Texte extrait
En effet, il faut de la même façon que le président ou l’Exécutif ne s’immisce pas dans la fonction de la justice, il ne faut pas non plus donner un chèque en blanc aux juges pour qu’ils puissent faire tout et n’importe quoi. La loi, en ce moment, vient les encadrer. Eux, ils n’inventent pas la loi, ils l’appliquent. C’est à la loi d’être très claire, de mettre les balises, de dire ce qu’un juge peut faire et ne peut pas faire. Donc, il faut que les juges soient responsables. Les immunités des juridictions, une certaine confraternité donnent parfois l’impression d’être une caste, un groupe qui est au-dessus de la loi. Alors que ce n’est pas le cas. À partir du moment, n’importe où sur le spectre politique, les gens se disent « ‘nous ne sommes pas au-dessus de la loi et que c’est la loi qui est au-dessus de nous », je pense qu’on est protégé. C’est en ce moment qu’on pourra parler véritablement d’indépendance de la justice.

La régulation de certains propos sur les réseaux sociaux a été annoncée par le PM. Comment cela pourrait-il se faire ? Est-ce possible ?

Tout dépend de ce qu’on met dans le contenu. C’est clair qu’on ne peut pas laisser un domaine aussi important sans régulation. On est à l’ère des technologies et les réseaux sociaux font partie de la vie de tous les jours. Donc, c’est un pan de la vie de la société qu’on ne peut plus laisser en jachère avec un développement incontrôlé. C’est sûr qu’il faut réguler, mais qu’est-ce qu’on va réguler ? On peut réguler des activités économiques à travers les réseaux sociaux et Internet. Qu’est-ce qu’on veut faire ? Est-ce qu’on veut mieux encadrer la liberté d’expression qui est un droit fondamental, car il faut que les gens puissent s’exprimer ? Je pense qu’il n’y a pas de nouveautés. Les réseaux sociaux ne sont rien d’autre qu’un canal qui est accessible à tout le monde. Ce qui n’était pas le cas avant. À l’époque, pour qu’on puisse s’adresser à un public large, il fallait les médias classiques, la presse. Aujourd’hui, c’est éclaté. On quitte la société des médias pour une société de l’immédiateté. Donc, comme on dit, les gens ont leur « télé cii poche ». Ils sont tous accessibles. Ça vient avec une certaine responsabilité. Je pense qu’on a des outils qui nous permettent de réglementer le tout. Il ne faut pas aller dans une extrême rigidité dans la régulation, mais c’est quelque chose qu’il faut qu’on ne puisse pas laisser faire.

Données enregistrées
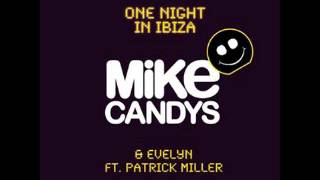 Mike Candys & Evelyn Ft. Patrick Miller - One Night In Ibiza (HQ)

La consigne
Rédigez la suite de l'entretien sur l'indépendance de la justice et la régulation des réseaux sociaux, en reprenant juste après sa dernière phrase.

Réponse
Maintenant, si ça renvoie un peu aux intervenants qui ont des propos extrêmes ou jugés offensants, c’est déjà pris en compte par la loi. Que cela soit par les réseaux sociaux ou la presse classique, ça va être sous le coup de la loi. Les gens doivent respecter la liberté d’expression, quelque chose à laquelle je crois fortement.

On sent aussi de plus en plus des voix discordantes du Pastef qui fustigent certaines nominations et/ou absence de nominations ? Risque-t-on de voir des membres fondateurs se révolter contre le tandem Diomaye-Sonko ?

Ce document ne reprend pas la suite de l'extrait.